> **AIM**: Reproduce every one of the records below verbatim, keeping each line, number and bracket unchanged.

> **PROVIDED MATERIAL**:
+===+

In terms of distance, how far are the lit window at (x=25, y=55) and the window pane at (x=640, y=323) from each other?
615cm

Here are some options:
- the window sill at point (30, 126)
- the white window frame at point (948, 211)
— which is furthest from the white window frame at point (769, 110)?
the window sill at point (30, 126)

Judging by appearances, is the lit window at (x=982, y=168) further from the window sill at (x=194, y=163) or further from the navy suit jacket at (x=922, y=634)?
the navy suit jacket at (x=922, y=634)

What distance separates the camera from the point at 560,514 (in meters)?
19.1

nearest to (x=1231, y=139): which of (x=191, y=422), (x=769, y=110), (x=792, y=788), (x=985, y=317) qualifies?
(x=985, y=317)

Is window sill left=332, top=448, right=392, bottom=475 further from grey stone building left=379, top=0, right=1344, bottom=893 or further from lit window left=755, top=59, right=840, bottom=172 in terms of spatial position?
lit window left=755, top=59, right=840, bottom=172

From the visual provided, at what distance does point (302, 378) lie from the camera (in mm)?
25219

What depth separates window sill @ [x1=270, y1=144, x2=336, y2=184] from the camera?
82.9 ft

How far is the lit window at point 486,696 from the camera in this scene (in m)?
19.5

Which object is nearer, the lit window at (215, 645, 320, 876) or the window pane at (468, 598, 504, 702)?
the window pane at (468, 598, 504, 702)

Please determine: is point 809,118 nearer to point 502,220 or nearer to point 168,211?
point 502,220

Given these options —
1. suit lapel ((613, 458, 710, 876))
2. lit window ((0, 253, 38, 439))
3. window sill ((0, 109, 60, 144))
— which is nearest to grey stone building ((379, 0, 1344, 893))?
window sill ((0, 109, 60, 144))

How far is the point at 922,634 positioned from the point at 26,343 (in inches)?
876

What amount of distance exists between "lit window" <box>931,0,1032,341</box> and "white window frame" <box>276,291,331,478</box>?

+===+

> **EXERCISE SOLUTION**:
In terms of distance, how far are the lit window at (x=25, y=55) and the window pane at (x=640, y=323) from each other?
615cm

Here are some options:
- the window sill at point (30, 126)
- the white window frame at point (948, 211)
— which is furthest from the white window frame at point (769, 110)?
the window sill at point (30, 126)

Judging by appearances, is the lit window at (x=982, y=168) further from the window sill at (x=194, y=163) or further from the navy suit jacket at (x=922, y=634)?
the navy suit jacket at (x=922, y=634)

What distance separates the camera from the point at 560,514 (in meters)?
19.1

nearest to (x=1231, y=139): which of (x=191, y=422), (x=769, y=110), (x=792, y=788), (x=985, y=317) qualifies?
(x=985, y=317)

Is window sill left=332, top=448, right=392, bottom=475 further from grey stone building left=379, top=0, right=1344, bottom=893 or further from lit window left=755, top=59, right=840, bottom=172 in terms of spatial position?
lit window left=755, top=59, right=840, bottom=172

From the visual provided, at what distance does point (302, 378) lie from the camera (in mm)?
25219

What depth separates window sill @ [x1=270, y1=144, x2=336, y2=184] from the camera?
82.9 ft

How far is the lit window at point 486,696 from the camera in this scene (in m)?
19.5

Which object is nearer, the lit window at (215, 645, 320, 876) or the window pane at (468, 598, 504, 702)?
the window pane at (468, 598, 504, 702)

Please determine: is point 809,118 nearer to point 502,220 or nearer to point 168,211?
point 502,220

Given these options —
1. suit lapel ((613, 458, 710, 876))
2. lit window ((0, 253, 38, 439))
3. window sill ((0, 109, 60, 144))
— which is nearest to grey stone building ((379, 0, 1344, 893))?
window sill ((0, 109, 60, 144))

How far is the point at 922,634 positioned from the point at 26,343 (in inches)?
876

What amount of distance exists between "lit window" <box>931,0,1032,341</box> and "white window frame" <box>276,291,331,478</box>?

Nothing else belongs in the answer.